#### Your task:
Include in the output the line containing "category: gazellethomsons" and each subsequent line of the records, through the end, transcribed exactly. Add nothing else.

Collected data entries:
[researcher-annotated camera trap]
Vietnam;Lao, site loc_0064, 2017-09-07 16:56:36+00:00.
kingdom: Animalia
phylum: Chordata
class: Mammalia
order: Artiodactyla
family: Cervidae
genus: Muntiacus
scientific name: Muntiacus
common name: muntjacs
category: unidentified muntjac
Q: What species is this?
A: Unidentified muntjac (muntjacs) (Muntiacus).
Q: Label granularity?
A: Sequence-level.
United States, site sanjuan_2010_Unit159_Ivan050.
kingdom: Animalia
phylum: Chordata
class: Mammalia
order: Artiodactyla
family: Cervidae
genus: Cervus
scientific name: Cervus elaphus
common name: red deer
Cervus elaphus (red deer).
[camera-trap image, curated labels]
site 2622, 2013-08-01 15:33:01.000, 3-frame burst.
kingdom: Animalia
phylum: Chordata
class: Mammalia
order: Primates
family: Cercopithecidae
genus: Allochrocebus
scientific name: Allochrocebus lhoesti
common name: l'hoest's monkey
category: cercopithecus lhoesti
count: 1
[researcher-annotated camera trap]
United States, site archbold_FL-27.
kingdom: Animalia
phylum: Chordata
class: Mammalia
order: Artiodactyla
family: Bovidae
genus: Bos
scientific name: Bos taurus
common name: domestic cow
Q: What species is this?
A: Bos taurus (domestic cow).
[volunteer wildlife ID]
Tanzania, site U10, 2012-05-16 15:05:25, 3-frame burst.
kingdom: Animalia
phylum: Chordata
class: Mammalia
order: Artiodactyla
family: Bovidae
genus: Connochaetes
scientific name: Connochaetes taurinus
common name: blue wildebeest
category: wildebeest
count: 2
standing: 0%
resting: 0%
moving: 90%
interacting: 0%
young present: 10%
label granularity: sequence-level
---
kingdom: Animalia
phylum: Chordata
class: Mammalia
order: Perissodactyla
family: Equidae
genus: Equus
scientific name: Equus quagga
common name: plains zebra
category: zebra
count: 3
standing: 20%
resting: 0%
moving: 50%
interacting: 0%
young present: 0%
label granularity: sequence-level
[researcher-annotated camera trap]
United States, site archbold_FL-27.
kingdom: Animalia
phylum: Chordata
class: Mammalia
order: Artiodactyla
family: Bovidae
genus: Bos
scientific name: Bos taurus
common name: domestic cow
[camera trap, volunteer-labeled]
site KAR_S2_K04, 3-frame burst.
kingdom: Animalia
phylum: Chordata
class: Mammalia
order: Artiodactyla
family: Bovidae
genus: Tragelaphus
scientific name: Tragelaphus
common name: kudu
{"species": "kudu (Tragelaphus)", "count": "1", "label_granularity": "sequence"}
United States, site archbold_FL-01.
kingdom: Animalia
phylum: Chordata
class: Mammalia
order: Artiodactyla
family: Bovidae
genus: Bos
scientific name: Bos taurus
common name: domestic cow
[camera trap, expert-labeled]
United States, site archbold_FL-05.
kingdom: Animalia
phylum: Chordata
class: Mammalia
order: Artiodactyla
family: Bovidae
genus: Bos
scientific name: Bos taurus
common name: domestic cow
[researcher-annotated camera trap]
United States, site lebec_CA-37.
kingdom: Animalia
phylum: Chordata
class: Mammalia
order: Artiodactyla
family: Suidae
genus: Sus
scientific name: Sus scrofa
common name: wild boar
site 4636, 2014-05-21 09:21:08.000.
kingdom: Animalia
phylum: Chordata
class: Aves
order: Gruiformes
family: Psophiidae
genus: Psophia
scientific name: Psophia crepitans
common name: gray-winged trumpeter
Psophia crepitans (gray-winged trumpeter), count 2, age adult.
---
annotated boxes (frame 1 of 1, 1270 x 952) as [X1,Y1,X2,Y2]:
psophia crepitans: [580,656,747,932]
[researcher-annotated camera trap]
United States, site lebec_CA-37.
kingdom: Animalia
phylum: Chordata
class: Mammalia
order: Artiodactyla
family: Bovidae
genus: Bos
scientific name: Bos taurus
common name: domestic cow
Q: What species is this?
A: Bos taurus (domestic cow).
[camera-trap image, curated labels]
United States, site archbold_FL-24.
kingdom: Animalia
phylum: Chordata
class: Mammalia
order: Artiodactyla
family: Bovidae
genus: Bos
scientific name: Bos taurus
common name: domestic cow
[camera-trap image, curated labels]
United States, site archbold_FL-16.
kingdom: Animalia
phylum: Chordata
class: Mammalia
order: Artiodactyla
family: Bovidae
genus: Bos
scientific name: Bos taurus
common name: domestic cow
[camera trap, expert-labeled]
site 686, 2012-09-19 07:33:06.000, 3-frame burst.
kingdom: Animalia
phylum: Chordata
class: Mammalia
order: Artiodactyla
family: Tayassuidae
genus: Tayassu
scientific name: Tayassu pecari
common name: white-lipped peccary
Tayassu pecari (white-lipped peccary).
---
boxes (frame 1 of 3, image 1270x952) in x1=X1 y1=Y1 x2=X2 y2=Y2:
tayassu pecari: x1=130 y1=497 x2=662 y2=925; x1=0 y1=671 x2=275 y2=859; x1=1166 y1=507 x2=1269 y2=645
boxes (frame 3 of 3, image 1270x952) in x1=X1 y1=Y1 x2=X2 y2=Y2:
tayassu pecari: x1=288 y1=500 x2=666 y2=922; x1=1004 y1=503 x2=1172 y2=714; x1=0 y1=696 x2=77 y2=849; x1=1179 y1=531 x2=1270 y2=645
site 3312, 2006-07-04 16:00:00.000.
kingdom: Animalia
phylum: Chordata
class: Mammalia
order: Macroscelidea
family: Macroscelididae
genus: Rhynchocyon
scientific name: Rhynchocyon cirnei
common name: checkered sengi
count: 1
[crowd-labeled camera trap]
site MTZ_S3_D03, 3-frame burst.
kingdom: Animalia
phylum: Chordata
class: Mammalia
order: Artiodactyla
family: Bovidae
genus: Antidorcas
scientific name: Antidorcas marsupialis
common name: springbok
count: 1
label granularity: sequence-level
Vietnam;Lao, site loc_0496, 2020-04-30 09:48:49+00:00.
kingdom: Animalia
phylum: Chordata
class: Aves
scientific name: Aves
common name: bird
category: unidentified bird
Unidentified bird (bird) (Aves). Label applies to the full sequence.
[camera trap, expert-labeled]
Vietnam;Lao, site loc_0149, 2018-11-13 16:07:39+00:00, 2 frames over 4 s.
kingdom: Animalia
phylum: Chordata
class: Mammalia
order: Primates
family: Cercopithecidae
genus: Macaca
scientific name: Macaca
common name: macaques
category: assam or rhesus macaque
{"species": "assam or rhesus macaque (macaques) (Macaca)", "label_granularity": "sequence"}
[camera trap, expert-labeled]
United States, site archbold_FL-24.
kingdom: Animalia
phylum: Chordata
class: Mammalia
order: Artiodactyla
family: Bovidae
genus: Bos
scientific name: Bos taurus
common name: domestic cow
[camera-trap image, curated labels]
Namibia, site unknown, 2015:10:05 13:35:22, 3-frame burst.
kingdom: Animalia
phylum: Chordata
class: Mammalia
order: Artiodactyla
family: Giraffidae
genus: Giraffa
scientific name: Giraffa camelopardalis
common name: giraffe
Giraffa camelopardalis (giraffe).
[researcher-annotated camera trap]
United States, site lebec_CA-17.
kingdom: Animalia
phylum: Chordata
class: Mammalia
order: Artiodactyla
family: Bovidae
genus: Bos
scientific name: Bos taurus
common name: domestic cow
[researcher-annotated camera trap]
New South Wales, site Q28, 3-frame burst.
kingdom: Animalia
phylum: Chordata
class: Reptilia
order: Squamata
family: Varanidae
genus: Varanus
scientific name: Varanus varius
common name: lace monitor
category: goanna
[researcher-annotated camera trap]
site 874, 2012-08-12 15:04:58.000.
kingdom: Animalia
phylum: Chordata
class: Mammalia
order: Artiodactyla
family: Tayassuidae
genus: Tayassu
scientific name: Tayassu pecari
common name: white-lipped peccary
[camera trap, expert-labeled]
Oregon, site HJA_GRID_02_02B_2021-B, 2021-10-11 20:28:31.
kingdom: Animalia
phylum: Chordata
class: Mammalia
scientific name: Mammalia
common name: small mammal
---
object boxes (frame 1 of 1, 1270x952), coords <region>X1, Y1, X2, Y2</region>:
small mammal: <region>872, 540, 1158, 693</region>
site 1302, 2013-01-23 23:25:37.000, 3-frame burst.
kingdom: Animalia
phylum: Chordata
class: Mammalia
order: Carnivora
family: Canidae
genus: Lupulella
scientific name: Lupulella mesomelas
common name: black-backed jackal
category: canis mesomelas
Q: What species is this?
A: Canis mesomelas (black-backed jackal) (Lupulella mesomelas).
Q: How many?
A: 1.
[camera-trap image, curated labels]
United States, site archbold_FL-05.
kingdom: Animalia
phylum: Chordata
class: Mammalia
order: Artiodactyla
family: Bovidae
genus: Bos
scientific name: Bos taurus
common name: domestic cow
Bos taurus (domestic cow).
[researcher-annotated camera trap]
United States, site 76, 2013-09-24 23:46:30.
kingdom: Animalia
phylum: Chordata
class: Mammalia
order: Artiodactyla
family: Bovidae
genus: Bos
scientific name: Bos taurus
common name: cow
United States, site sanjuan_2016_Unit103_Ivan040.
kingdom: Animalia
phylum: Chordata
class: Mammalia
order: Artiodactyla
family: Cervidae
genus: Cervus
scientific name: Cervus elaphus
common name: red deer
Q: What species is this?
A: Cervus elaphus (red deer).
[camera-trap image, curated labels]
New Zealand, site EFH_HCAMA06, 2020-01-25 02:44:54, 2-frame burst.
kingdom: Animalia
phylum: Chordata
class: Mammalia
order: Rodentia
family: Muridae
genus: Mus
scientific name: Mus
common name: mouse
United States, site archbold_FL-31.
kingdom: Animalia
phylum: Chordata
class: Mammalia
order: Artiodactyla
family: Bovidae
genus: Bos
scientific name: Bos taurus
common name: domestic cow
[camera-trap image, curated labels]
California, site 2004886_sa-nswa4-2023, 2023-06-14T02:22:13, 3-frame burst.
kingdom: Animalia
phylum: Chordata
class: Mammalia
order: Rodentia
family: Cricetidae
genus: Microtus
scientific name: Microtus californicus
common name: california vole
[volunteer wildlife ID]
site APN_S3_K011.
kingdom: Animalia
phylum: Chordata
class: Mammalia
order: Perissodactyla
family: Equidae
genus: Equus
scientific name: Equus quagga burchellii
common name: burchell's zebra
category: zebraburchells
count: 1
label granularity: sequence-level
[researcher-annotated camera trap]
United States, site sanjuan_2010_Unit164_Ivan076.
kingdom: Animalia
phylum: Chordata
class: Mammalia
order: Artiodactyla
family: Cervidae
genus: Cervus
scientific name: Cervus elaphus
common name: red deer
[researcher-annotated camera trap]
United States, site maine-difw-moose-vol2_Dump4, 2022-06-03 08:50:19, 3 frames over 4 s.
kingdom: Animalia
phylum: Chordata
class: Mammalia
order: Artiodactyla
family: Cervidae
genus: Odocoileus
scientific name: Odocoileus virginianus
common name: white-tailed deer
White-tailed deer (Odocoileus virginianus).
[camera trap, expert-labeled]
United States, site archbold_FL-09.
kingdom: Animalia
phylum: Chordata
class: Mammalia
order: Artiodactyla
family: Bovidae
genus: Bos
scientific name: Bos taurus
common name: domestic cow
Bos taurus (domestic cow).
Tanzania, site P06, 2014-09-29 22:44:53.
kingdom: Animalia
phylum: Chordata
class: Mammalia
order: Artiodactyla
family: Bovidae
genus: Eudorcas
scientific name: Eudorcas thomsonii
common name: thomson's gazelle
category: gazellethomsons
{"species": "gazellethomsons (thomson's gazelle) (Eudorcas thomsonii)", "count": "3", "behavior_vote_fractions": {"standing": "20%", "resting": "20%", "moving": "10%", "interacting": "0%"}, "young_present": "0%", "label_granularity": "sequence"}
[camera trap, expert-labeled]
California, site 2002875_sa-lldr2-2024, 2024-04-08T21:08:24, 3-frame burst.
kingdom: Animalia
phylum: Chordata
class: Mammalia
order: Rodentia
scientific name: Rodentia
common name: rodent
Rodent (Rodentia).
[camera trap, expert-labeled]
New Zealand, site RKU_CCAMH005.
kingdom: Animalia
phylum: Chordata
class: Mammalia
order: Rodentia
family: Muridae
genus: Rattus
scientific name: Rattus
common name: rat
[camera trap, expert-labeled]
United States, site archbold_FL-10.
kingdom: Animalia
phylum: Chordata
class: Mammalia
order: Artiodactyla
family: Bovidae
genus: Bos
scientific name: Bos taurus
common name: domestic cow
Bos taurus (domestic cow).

#### Result for this exercise:
category: gazellethomsons
{"species": "gazellethomsons (thomson's gazelle) (Eudorcas thomsonii)", "count": "3", "behavior_vote_fractions": {"standing": "20%", "resting": "20%", "moving": "10%", "interacting": "0%"}, "young_present": "0%", "label_granularity": "sequence"}
[camera trap, expert-labeled]
California, site 2002875_sa-lldr2-2024, 2024-04-08T21:08:24, 3-frame burst.
kingdom: Animalia
phylum: Chordata
class: Mammalia
order: Rodentia
scientific name: Rodentia
common name: rodent
Rodent (Rodentia).
[camera trap, expert-labeled]
New Zealand, site RKU_CCAMH005.
kingdom: Animalia
phylum: Chordata
class: Mammalia
order: Rodentia
family: Muridae
genus: Rattus
scientific name: Rattus
common name: rat
[camera trap, expert-labeled]
United States, site archbold_FL-10.
kingdom: Animalia
phylum: Chordata
class: Mammalia
order: Artiodactyla
family: Bovidae
genus: Bos
scientific name: Bos taurus
common name: domestic cow
Bos taurus (domestic cow).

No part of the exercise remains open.